Eugène Charles Apert (27 July 1868 - 2 February 1940) was a French pediatrician born in Paris.

He received his doctorate in 1897 and afterwards was associated with the Hôtel-Dieu and Hôpital Saint-Louis. From 1919 until 1934, he worked at the Hôpital des Enfants-Malades in Paris. Pediatrician Jacques-Joseph Grancher (1843–1907) and surgeon Paul Georges Dieulafoy (1839–1911) were important influences on his career. He was also a student of pediatrician Antoine Bernard-Jean Marfan (1858–1942) and collaborated with dermatologist François Henri Hallopeau (1842–1919).

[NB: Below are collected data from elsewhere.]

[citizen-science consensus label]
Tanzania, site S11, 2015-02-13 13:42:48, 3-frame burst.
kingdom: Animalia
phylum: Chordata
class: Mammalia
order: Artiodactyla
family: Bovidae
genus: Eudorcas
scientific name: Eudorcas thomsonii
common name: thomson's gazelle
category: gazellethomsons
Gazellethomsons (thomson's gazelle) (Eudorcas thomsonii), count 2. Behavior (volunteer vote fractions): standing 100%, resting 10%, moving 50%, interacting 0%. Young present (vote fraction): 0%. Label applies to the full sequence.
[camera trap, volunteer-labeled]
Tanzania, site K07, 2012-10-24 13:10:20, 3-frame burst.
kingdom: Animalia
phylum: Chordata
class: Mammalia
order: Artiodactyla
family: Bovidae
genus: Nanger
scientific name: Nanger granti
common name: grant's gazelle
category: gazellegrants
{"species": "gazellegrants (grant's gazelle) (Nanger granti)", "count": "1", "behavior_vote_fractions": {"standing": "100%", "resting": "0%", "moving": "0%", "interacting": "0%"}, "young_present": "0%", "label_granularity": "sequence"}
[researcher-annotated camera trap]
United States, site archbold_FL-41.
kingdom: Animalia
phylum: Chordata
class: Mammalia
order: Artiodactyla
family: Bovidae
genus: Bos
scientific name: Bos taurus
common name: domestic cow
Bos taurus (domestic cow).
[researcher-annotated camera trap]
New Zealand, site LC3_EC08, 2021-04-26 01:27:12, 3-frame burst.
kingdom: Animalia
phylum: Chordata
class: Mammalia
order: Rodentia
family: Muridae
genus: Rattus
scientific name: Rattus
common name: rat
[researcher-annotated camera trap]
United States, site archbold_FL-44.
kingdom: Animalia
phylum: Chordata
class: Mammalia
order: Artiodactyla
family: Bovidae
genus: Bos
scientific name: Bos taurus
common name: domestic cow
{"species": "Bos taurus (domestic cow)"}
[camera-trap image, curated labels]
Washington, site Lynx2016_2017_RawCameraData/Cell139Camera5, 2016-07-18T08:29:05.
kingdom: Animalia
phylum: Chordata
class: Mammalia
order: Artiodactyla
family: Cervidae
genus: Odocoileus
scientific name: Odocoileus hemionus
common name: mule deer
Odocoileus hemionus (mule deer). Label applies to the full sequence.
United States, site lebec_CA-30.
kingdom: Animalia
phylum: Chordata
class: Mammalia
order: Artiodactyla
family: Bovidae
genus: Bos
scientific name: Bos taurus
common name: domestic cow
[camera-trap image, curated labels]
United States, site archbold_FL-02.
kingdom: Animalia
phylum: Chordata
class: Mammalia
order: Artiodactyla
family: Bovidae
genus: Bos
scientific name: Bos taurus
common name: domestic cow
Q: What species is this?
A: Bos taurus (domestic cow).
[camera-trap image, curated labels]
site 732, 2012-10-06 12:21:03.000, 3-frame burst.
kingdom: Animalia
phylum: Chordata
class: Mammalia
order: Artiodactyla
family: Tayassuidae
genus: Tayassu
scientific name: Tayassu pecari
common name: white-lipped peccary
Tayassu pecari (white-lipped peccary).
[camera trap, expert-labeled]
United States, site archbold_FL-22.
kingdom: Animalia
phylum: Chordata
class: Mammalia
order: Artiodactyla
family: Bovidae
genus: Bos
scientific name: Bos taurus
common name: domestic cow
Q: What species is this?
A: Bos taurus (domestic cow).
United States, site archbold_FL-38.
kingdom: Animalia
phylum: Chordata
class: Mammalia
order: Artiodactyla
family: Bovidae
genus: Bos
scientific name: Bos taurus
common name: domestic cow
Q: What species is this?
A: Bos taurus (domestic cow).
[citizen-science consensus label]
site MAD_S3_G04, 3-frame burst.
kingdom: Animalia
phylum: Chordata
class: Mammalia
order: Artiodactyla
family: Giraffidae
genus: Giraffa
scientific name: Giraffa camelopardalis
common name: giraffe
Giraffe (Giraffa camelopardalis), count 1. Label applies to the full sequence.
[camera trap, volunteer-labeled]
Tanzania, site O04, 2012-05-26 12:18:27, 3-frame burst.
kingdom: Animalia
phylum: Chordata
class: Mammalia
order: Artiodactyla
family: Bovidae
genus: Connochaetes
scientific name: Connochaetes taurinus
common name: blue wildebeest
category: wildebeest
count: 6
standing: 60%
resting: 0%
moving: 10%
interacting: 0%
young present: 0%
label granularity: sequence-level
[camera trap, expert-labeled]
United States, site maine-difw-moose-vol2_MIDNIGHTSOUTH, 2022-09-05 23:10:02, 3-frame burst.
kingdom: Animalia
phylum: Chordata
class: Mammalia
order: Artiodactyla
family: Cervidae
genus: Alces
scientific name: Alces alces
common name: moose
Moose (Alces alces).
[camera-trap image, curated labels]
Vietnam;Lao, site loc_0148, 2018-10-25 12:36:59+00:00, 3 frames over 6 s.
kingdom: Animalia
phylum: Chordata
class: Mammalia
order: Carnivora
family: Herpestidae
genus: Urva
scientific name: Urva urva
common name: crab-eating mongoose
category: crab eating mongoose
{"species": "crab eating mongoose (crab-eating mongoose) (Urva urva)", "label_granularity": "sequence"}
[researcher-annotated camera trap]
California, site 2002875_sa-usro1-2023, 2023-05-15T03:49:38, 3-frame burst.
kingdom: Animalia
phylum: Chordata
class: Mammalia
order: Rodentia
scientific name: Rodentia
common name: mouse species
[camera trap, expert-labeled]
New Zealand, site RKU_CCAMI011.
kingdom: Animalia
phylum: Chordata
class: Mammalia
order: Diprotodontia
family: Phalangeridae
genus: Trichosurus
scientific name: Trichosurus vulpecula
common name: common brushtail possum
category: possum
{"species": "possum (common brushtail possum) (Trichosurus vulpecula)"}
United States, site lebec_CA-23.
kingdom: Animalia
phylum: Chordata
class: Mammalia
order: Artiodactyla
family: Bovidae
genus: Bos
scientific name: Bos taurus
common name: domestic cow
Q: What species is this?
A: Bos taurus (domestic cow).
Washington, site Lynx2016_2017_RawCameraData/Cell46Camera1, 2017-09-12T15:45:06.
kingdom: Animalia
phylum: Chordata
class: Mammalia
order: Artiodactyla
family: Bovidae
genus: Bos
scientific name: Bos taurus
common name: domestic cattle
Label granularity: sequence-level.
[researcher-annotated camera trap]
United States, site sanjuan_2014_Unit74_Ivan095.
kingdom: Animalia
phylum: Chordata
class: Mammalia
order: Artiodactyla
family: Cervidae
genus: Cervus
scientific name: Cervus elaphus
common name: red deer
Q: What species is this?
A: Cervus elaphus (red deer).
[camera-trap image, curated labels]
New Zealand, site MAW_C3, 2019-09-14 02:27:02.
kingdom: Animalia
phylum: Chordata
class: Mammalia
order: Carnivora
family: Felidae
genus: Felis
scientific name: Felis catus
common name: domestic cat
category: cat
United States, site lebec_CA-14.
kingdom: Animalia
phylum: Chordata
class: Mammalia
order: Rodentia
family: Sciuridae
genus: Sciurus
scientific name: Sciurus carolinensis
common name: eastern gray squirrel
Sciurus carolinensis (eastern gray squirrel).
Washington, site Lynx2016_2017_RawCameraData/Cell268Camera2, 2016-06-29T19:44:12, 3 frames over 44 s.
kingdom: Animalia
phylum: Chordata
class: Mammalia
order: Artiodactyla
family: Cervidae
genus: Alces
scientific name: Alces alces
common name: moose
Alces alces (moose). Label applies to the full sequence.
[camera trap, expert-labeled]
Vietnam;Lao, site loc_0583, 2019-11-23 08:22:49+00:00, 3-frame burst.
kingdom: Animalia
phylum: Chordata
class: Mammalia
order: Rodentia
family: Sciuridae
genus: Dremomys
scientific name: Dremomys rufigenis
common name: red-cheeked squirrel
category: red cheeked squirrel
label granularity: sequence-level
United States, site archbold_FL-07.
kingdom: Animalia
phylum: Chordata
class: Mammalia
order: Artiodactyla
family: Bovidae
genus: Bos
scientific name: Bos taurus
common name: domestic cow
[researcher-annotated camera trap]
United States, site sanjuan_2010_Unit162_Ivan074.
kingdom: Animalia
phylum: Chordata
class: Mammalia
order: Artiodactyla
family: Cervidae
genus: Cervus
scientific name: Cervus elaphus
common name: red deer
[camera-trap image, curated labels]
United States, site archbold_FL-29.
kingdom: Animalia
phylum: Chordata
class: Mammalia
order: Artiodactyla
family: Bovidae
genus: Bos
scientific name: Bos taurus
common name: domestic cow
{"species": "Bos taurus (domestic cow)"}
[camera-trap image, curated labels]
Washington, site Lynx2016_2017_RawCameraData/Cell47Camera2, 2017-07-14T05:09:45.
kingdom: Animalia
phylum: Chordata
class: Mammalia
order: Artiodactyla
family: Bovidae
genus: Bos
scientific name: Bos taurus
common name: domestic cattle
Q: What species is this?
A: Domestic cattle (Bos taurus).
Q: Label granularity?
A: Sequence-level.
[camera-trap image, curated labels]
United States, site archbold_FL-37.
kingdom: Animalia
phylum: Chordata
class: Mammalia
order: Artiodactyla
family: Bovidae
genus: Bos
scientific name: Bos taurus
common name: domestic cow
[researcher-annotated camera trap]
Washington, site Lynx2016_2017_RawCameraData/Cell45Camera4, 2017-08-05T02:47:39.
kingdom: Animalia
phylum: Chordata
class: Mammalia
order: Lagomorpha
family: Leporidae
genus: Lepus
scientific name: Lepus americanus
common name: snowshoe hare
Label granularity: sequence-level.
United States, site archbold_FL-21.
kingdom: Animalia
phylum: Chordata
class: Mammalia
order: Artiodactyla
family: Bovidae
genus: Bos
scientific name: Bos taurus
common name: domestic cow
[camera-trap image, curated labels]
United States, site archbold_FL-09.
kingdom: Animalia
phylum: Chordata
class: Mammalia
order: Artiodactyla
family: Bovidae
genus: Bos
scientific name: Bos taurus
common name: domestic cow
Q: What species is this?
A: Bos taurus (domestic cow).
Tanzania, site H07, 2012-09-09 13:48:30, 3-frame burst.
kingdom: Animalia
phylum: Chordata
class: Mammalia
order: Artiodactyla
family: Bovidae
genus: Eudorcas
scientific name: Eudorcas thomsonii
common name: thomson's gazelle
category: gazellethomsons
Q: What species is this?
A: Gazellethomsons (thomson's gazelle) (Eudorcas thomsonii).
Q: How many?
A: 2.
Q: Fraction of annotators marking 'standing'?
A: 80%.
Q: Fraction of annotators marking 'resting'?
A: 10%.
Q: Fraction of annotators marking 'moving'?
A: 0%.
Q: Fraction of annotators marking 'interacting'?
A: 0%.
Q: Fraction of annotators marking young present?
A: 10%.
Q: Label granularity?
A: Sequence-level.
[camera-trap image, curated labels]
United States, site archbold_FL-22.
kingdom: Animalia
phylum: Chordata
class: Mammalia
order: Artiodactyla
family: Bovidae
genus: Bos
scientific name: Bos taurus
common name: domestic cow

Apert's medical research primarily dealt with genetic diseases and congenital abnormalities. In 1906 he published the case report "De l'acrocéphalosyndactylie" (Acrocephalosyndactyly), documenting several individuals who had congenital malformations of the skull in conjunction with joined fingers. The condition came to be known as Apert syndrome, a syndrome consisting of a triad of disorders; namely, craniosynostosis, syndactyly, and maxillary underdevelopment.

Apert authored many works in pediatrics, including an influential manual on child rearing. He was a founding member of the French Society of Eugenics.